Work request |
Copy the following data exactly and drop the pictures.

Source data |
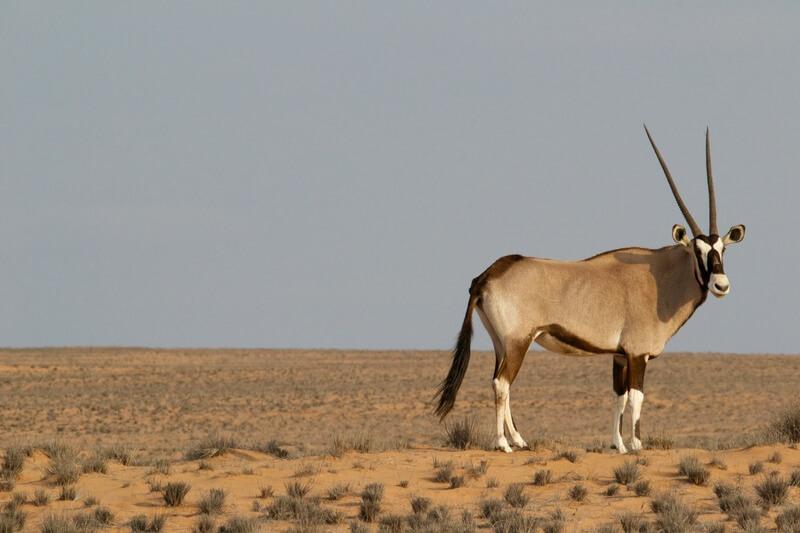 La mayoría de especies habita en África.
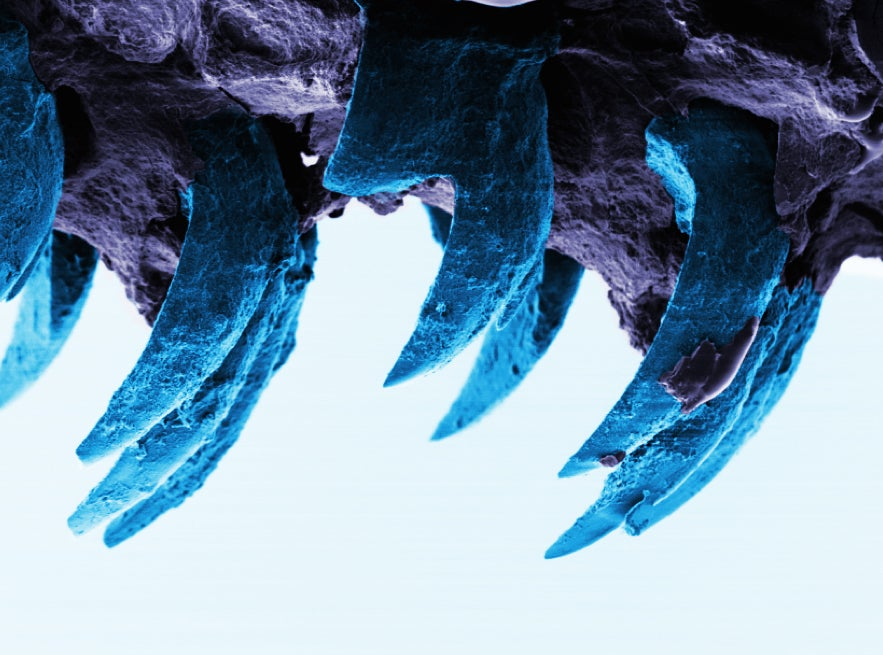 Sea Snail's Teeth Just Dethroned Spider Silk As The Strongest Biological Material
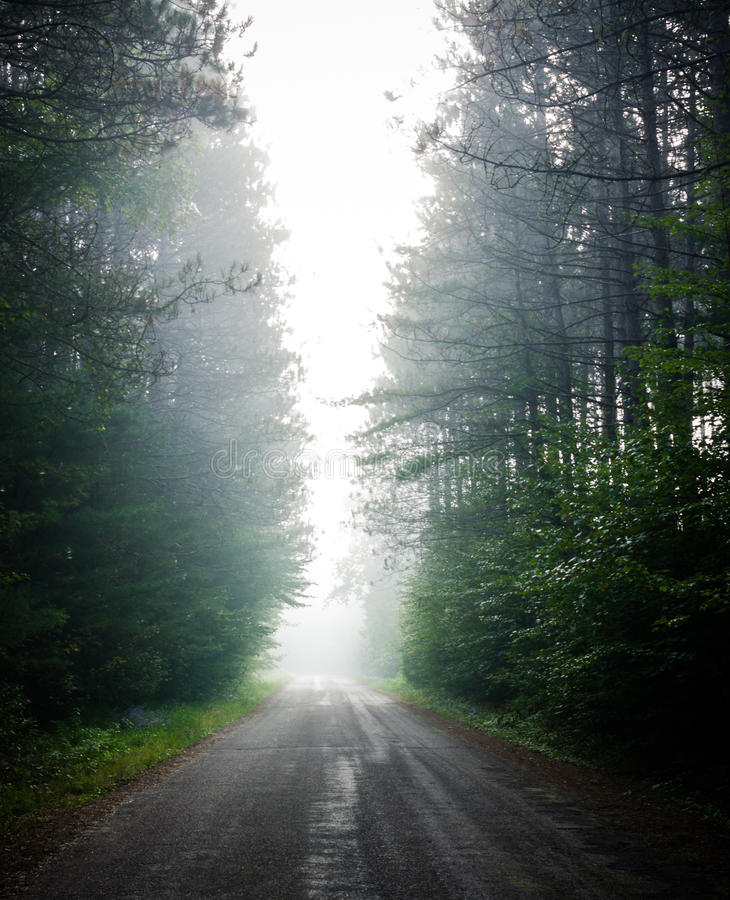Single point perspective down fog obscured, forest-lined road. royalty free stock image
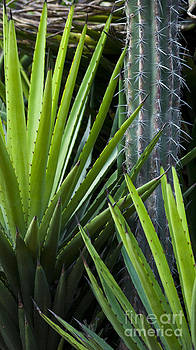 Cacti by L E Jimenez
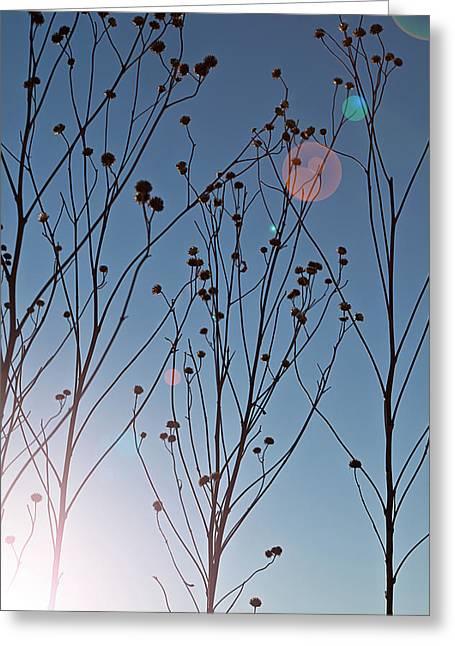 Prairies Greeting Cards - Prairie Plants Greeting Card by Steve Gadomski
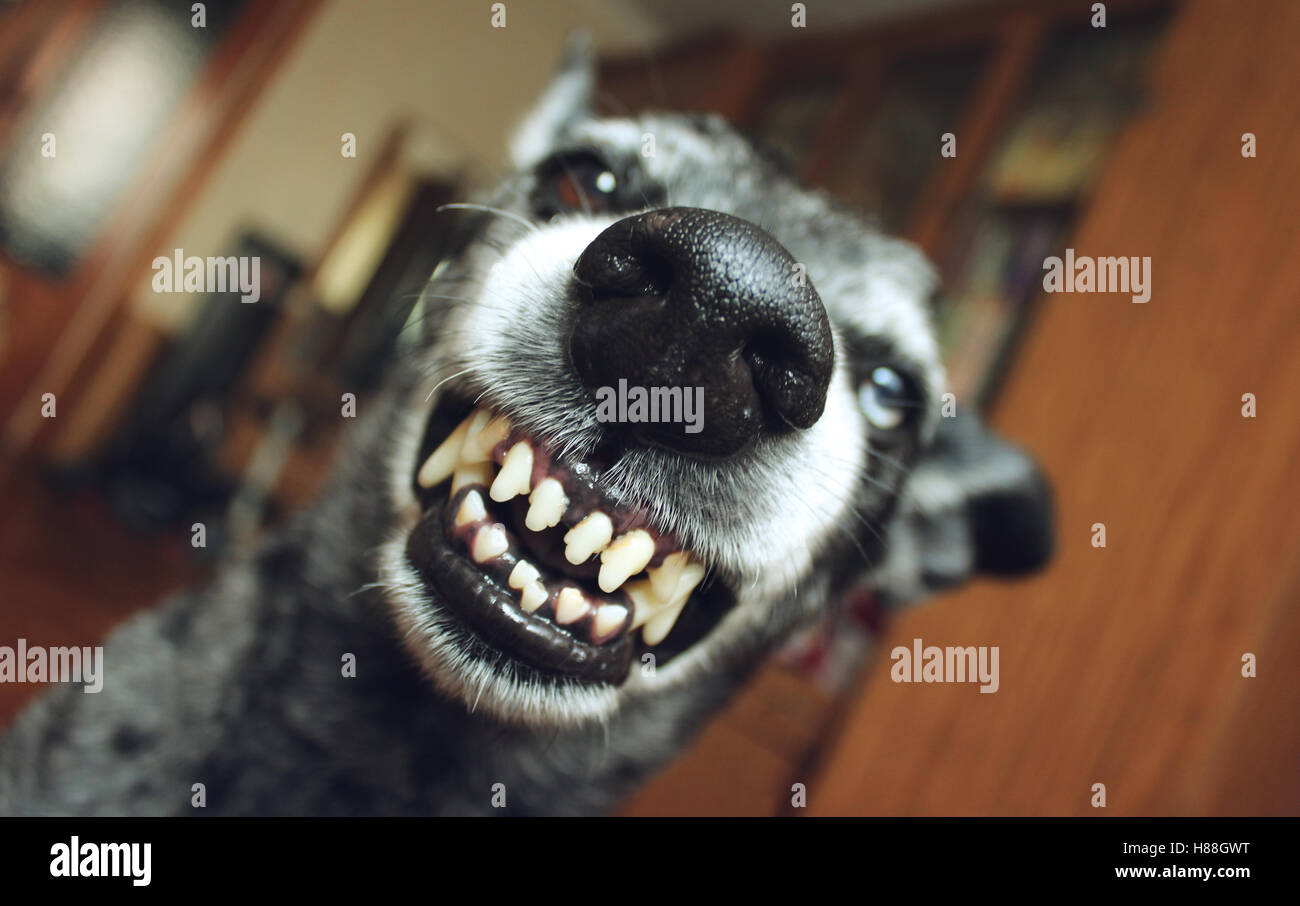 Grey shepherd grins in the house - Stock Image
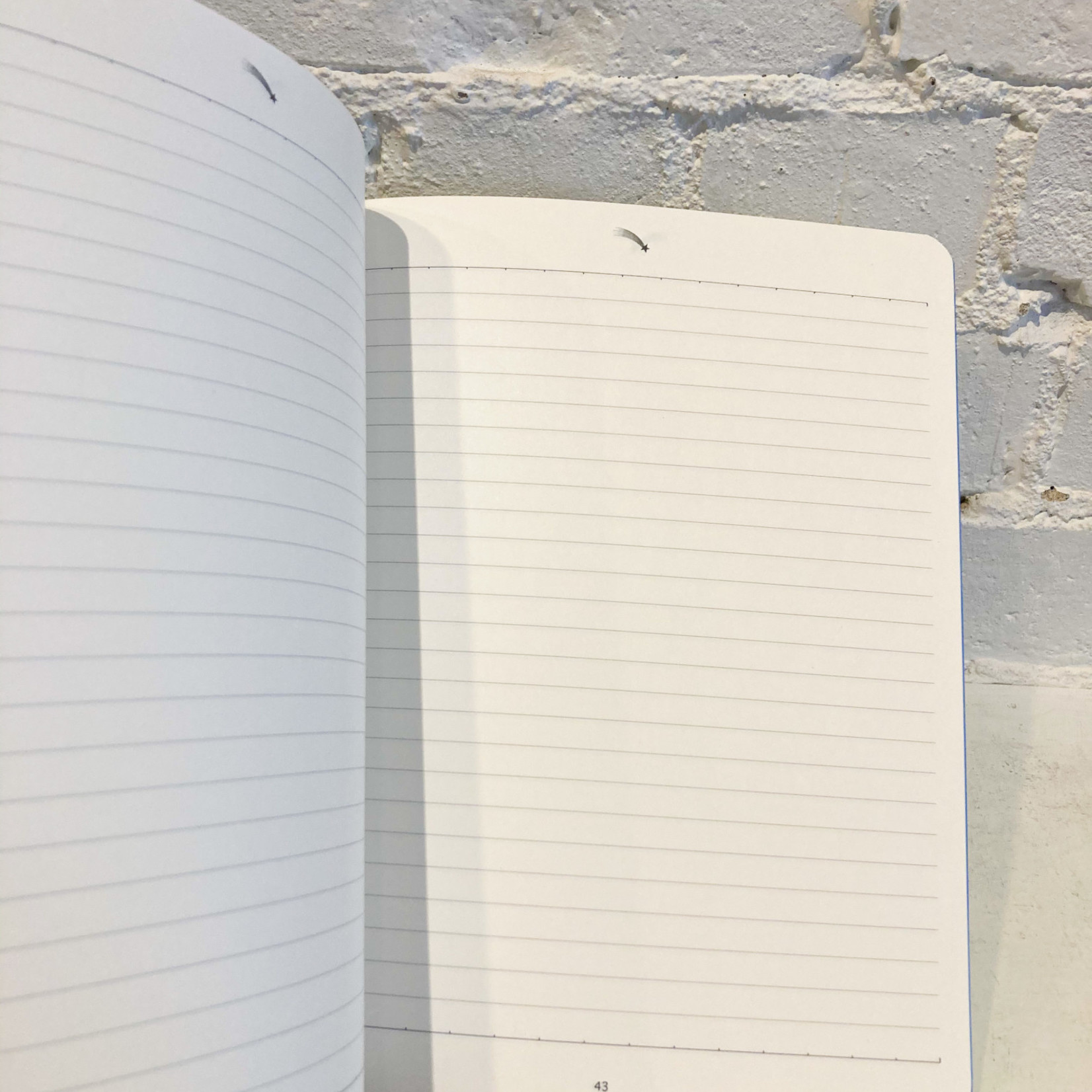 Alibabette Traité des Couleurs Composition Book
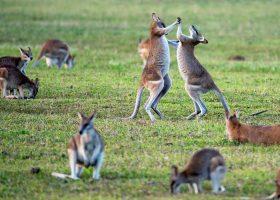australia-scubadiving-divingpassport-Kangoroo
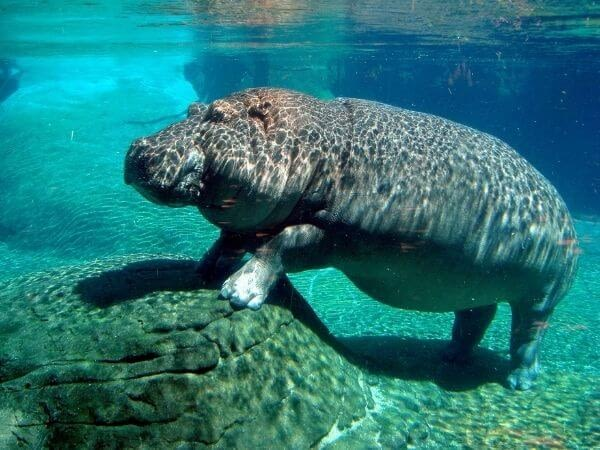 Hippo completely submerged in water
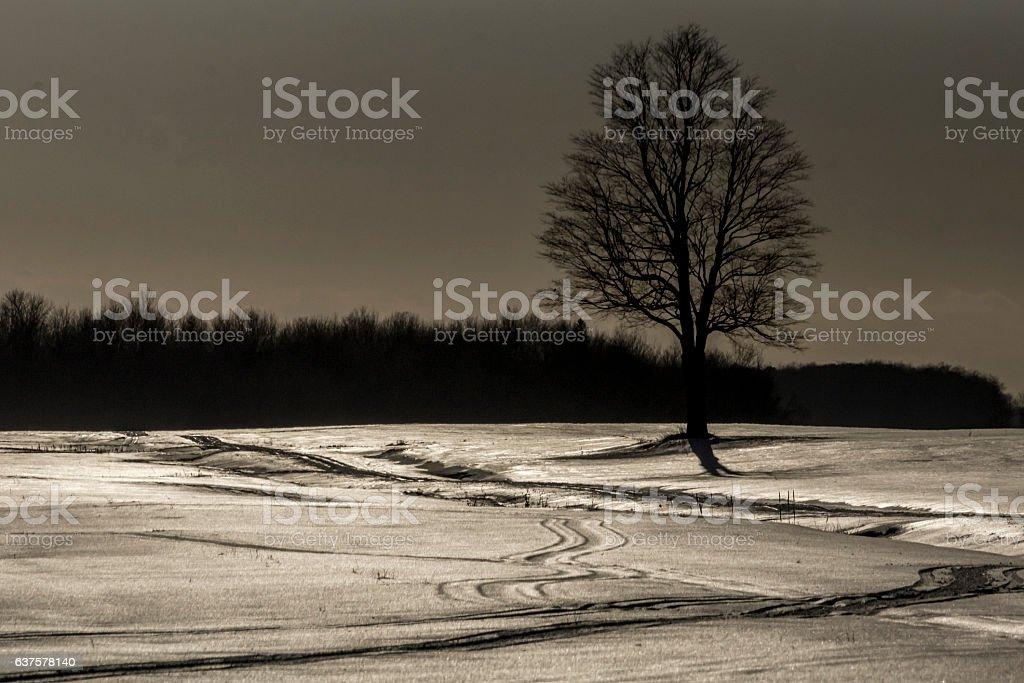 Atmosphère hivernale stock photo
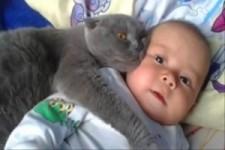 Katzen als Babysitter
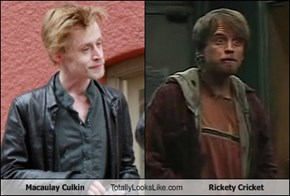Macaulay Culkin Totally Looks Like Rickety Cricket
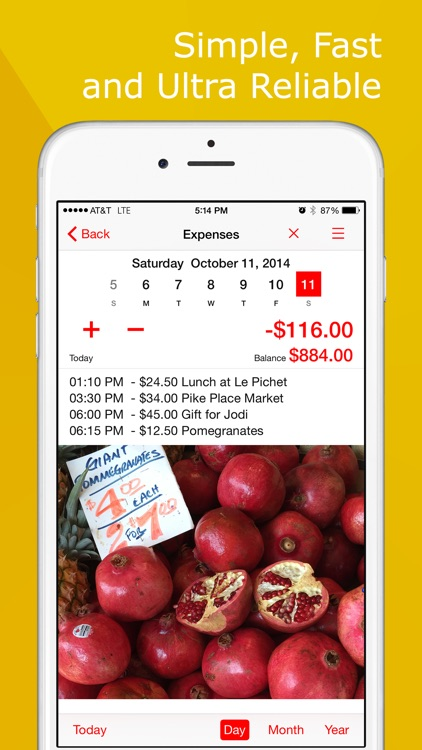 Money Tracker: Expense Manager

Answer to this problem |
 La mayoría de especies habita en África.
 Sea Snail's Teeth Just Dethroned Spider Silk As The Strongest Biological Material
Single point perspective down fog obscured, forest-lined road. royalty free stock image
 Cacti by L E Jimenez
 Prairies Greeting Cards - Prairie Plants Greeting Card by Steve Gadomski
 Grey shepherd grins in the house - Stock Image
 Alibabette Traité des Couleurs Composition Book
australia-scubadiving-divingpassport-Kangoroo
 Hippo completely submerged in water
 Atmosphère hivernale stock photo
 Katzen als Babysitter
Macaulay Culkin Totally Looks Like Rickety Cricket
 Money Tracker: Expense Manager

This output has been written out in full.